Jonas Chollet

Personal information
- Born: 5 November 2008 (age 17) Gap, Hautes-Alpes, France

Sport
- Country: France
- Sport: Snowboarding
- Event: Snowboard cross

Medal record
Men's snowboarding
Representing France
Winter Youth Olympics
| Gold medal – first place | 2024 Gangwon | Snowboard cross |
| Gold medal – first place | 2024 Gangwon | Mixed team snowboard cross |

= Jonas Chollet =

French snowboarder (born 2008)

Jonas Chollet (born 5 November 2008) is a French snowboarder specializing in snowboard cross.

==Career==
In January 2024, Chollet represented France at the 2024 Winter Youth Olympics and won a gold medal in the snowboard cross and mixed team snowboard cross events.

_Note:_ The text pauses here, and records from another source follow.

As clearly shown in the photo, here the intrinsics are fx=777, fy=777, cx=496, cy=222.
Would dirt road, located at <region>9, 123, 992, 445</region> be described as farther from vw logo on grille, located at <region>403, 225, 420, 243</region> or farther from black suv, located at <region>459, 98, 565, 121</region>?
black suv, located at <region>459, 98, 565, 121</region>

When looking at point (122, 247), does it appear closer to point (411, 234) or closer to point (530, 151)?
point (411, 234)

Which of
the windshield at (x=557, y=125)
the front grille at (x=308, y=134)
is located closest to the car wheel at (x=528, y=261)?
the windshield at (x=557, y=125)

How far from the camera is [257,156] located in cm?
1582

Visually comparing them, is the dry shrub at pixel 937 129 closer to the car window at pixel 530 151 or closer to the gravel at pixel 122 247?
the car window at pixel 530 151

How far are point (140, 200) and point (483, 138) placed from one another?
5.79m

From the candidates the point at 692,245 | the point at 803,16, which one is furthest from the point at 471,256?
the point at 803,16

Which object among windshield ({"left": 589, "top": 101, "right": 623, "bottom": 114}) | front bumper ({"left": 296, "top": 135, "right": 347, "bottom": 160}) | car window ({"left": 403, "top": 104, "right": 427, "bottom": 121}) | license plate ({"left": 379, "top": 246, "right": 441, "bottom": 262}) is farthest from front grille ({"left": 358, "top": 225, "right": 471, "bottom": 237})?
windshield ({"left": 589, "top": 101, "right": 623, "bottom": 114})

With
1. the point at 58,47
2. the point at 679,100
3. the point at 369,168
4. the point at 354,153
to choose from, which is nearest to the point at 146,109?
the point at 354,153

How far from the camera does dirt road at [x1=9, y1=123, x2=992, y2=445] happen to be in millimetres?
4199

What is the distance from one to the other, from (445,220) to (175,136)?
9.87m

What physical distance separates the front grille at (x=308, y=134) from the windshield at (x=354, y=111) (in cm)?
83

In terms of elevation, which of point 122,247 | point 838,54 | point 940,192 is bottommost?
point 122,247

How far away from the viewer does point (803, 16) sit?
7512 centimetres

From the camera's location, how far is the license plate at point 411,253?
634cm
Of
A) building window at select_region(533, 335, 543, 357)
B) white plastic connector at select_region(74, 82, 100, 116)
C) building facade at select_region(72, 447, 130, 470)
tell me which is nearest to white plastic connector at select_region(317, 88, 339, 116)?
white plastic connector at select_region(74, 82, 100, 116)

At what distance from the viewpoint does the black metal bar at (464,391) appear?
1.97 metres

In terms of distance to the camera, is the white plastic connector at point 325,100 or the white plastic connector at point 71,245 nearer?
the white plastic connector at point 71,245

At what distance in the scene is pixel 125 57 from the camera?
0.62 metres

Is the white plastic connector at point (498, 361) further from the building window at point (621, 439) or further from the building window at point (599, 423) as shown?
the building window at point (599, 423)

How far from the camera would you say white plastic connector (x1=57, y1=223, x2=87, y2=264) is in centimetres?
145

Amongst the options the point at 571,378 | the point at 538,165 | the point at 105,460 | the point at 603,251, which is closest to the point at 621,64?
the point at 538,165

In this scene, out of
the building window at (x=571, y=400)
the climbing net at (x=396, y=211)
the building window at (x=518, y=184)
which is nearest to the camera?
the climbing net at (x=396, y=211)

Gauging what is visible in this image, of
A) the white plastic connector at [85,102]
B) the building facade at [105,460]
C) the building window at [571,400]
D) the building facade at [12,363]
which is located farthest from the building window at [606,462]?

In April 2025, he competed at the FIS Snowboarding Junior World Championships where he won gold medals in the snowboard cross and snowboard cross team events. During the 2025–26 FIS Snowboard World Cup he won the snowboard cross event in his World Cup debut on 13 December 2025.

In January 2026, he was selected to represent France at the 2026 Winter Olympics. He competed in the snowboard cross event, and finished in sixth place.

==Personal life==
His older brother, Aidan, is also a snowboarder.